PASSAGE GIVEN -
## start
# Brag on Smith and Wesson



## Bruster (Mar 22, 2011)

In  2007 I bought a s&w m&p that I had lots of trouble with.  After sending it back for repair I wrote them a very polite letter asking for a refund.  Believe it or not they sent me a check for the purchase price!!  I was shocked.  I was very impressed and will use the money to buy a different S&W model.  I appreciated them standing behind their product.


----------



## hayseed_theology (Mar 22, 2011)

Bruster said:


> In  2007 I bought a s&w m&p that I had lots of trouble with.  After sending it back for repair I wrote them a very polite letter asking for a refund.  Believe it or not they sent me a check for the purchase price!!  I was shocked.  I was very impressed and will use the money to buy a different S&W model.  I appreciated them standing behind their product.



I've talked with S&W customer service a few times.  It's been a great experience.  I can't say the same for my conversations with Taurus.


----------



## Dub (Jun 13, 2011)

I've never needed them, but it's nice to know it's there if needed.

Wish the folks at Kimber had been so nice to deal with but not the case at all.  



Super buck in your avatar pic, too.


----------



## huntmore (Jun 25, 2011)

S&w will never get one dime of my money. They paid jessy jackson off so he wouldn't take them to court.


----------
## end
WHAT TO WORK ON -
1 > From the Smith and Wesson thread, write out the text starting with "# Brag on Smith" and going on through "hayseed_theology (Mar 22, 2011)".
2 > Answer these questions using the Smith and Wesson thread:
(a) In what year did Bruster buy the S&W M&P?
(b) Which company does hayseed_theology say has not given the same experience as S&W customer service?
(c) Which company does Dub wish had been as nice to deal with?

EXTRACTED MATERIAL -
## start
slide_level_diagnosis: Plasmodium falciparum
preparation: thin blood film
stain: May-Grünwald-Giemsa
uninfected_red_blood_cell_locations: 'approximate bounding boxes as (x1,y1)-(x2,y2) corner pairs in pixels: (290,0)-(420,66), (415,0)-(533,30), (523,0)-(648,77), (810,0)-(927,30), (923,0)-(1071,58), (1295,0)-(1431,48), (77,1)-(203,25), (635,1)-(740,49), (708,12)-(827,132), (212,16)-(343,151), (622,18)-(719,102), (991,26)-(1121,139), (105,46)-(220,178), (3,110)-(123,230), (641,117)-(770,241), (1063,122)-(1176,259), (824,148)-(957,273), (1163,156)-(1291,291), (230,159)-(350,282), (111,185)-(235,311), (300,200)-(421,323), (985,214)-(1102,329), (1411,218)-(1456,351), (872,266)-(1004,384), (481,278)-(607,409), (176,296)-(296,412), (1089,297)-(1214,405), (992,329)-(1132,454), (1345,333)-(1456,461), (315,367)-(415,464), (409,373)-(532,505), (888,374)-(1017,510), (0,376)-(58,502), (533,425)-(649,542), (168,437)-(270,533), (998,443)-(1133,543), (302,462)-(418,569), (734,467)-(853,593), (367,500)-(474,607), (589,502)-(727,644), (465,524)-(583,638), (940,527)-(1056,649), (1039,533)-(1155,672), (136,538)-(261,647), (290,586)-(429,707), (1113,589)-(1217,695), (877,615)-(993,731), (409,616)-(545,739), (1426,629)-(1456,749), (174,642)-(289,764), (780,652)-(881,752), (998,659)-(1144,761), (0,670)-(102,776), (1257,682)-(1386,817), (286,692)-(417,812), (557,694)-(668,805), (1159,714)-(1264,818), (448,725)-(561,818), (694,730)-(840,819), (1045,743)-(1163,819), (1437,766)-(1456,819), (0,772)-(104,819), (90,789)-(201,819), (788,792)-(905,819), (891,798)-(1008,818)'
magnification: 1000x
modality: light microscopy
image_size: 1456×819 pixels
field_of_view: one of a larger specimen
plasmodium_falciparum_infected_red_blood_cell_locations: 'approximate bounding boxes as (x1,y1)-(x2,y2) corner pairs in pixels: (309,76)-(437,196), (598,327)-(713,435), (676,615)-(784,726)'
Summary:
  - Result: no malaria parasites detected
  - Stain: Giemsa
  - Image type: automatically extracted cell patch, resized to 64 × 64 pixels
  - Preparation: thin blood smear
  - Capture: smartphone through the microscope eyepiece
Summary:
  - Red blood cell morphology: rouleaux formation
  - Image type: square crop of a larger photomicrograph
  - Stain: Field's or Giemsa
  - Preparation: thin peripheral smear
## end
SOLUTIONS BY TASK -
1 >
# Brag on Smith and Wesson



## Bruster (Mar 22, 2011)

In  2007 I bought a s&w m&p that I had lots of trouble with.  After sending it back for repair I wrote them a very polite letter asking for a refund.  Believe it or not they sent me a check for the purchase price!!  I was shocked.  I was very impressed and will use the money to buy a different S&W model.  I appreciated them standing behind their product.


----------



## hayseed_theology (Mar 22, 2011)

2 >
(a) 2007
(b) Taurus
(c) Kimber